Lu Blade-Bittle, co-founder of NZ luxury lingerie brand Ohen, argues women now want both “comfort and pieces that feel feminine and are thoughtfully made”.

She says it comes down to the “perfect balance of fabric, wire and design”.

“We developed a custom underwire that’s a little softer and more flexible, so it moves with you while still offering support,” she says.

Even though wireless bras are becoming more popular, Cloke says she’s still a fan of the underwired bra – despite its “bad rap”.

Ohen lingerie.
Ohen lingerie.

“Once you find the underwire shape and size that fits your body, it becomes a second skin,” she says. “I wear mine all day without even thinking about it. The key is a personalised fit, and it starts with the right wire.”

For Baartman, a really good bra gives more than physical support – she says it restores confidence. “Comfort is the foundation: the bra should move with your body, not against it. It should fit like a glove – actually like a bra should.”

There’s also an emotional element to it, she adds. “For some women, a bra can mean dignity after surgery; for others, it’s the foundation for performance in sport; and for all, it’s simply an everyday comfort necessity and confidence booster.”

The past decade has seen exciting changes in bra design, influenced by advancements in sustainable fabrics, technology, gender attitudes and changes in lifestyle habits. Designers argue more can always be done.

“There’s always room to innovate in lingerie,” says Blade-Bittle. “From strapless bras that stay perfectly in place, to designs tailored for different sizes and breast shapes, it’s about creating pieces that combine flawless support with effortless beauty.”

And while sex appeal is not a priority for these emerging brands, it is being redefined.

“Function used to be the quiet compromise in lingerie design.
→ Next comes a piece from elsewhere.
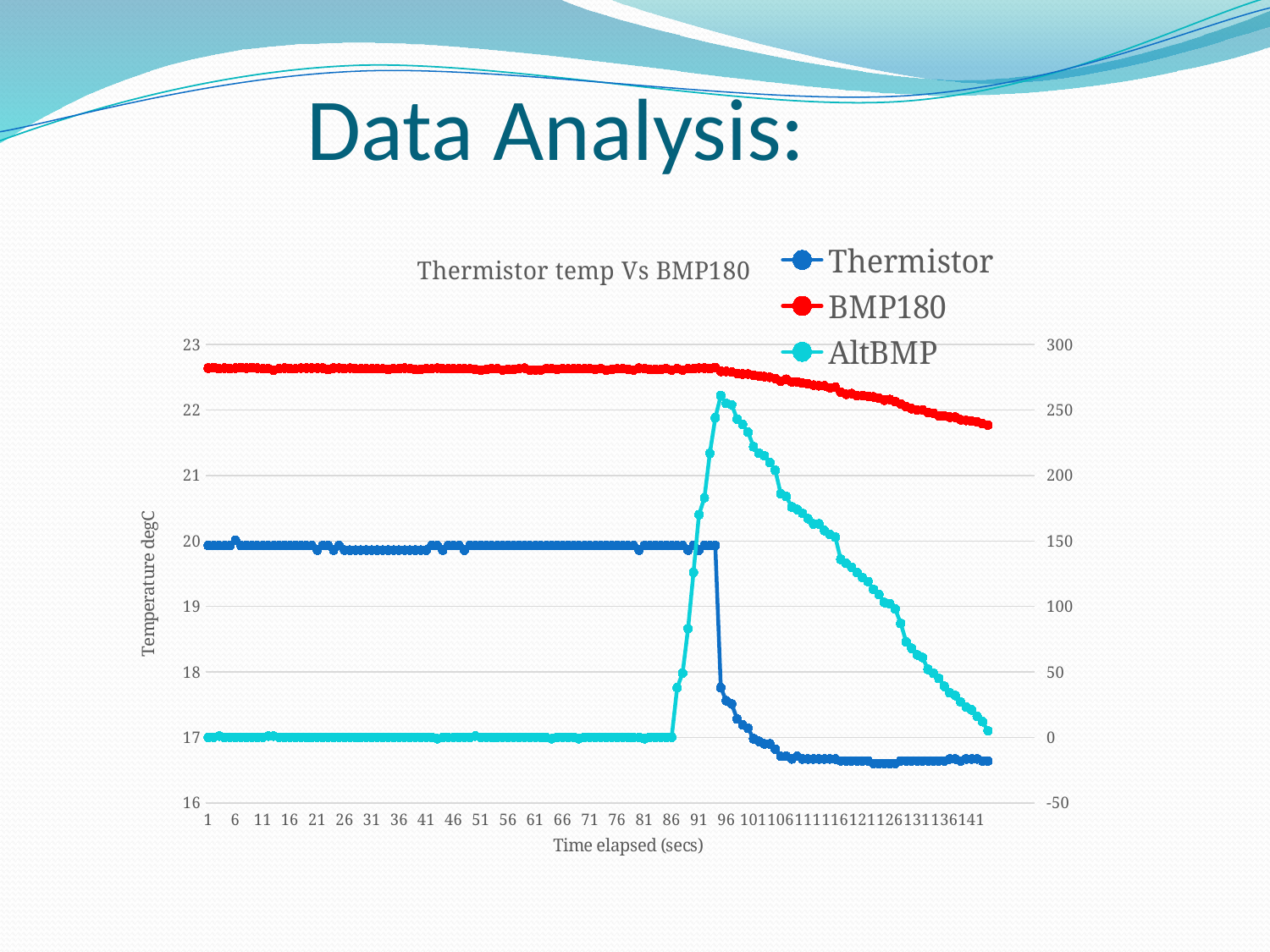
What is the title of the chart? Thermistor temp Vs BMP180 On the right-hand axis, is the AltBMP value at time 1 greater or less than 50? less Is the Thermistor value at time 1 greater or less than 19? greater What is the label of the x axis? Time elapsed (secs) At time 1, which series has the higher temperature, Thermistor or BMP180? BMP180 Is the BMP180 value at time 141 greater or less than 22? less How many series does the legend list? 3 Does the BMP180 series rise or fall from the start to the end of the time axis? fall What kind of chart is shown on the slide? line chart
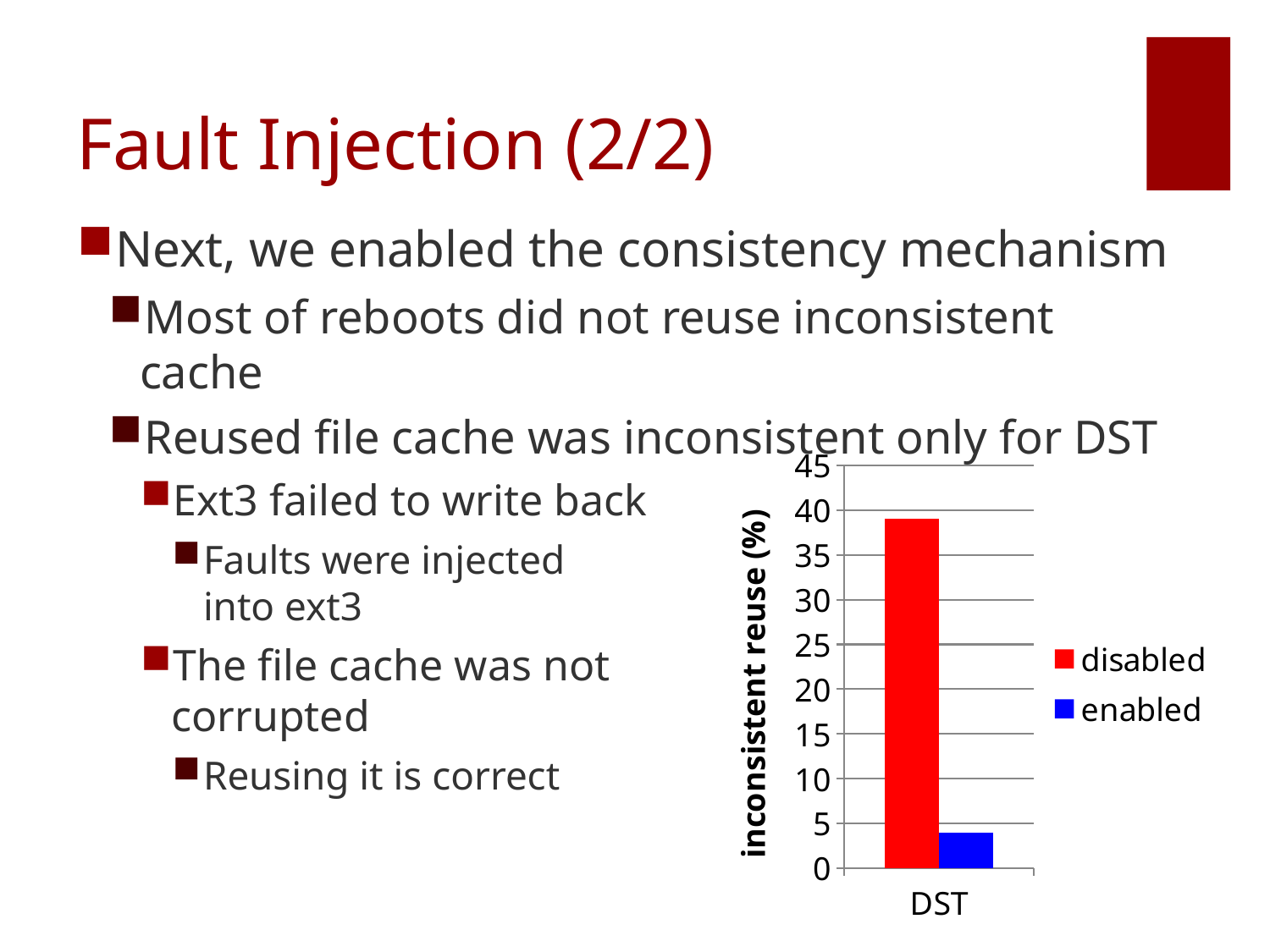
What is the highest value shown on the y axis of the chart? 45 What is the title of the y axis of the chart? inconsistent reuse (%) Which series has the larger value for DST, disabled or enabled? disabled Is the value for disabled at DST greater or less than 35? greater Is the value for enabled at DST greater or less than 5? less Is the value for disabled at DST greater or less than 40? less What kind of chart is shown on the slide? bar chart How many categories are shown on the x axis of the chart? 1 What is the label of the category on the x axis of the chart? DST How many series does the chart's legend list? 2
You’d buy something for how it looked, even if it dug in or didn’t breathe. Now, comfort, breathability and support are expected, and form needs to work in harmony with those qualities,” Julian says of Videris’ designs.

“In fact, when something is well-designed and fits beautifully, that’s inherently sexy.”

Cloke similarly believes that “sexiness” is being reclaimed by the wearer: “It’s no longer about external validation, but about feeling empowered and confident in your own skin.”

Timeline of the bra

  • The first modern bra was created using two silk handkerchiefs and ribbon by American woman Mary Phelps Jacob in the early 19th century, according to many historians.
  • However, women using fabric to support their busts is nothing new. In 2008, archeologists unearthed a 600-year-old, remarkably modern-looking bra while excavating the Lengberg Castle in Austria.
  • The construct of femininity and perceptions of domesticity have evolved since Jacob’s first brassiere more than 100 years ago.
  • Societal changes have been shaped by several events and movements, including two World Wars, women entering the workforce en masse, the women’s liberation movement and a global pandemic.
  • Victoria University researchers Xuxu Amoozegar-Montero and Edgar Rodriguez Ramirez highlight how 20th-century branding affected trends in beauty norms.
  • A recent movement towards body positivity celebrates diverse body types and challenges traditional notions of the “perfect” shape and size.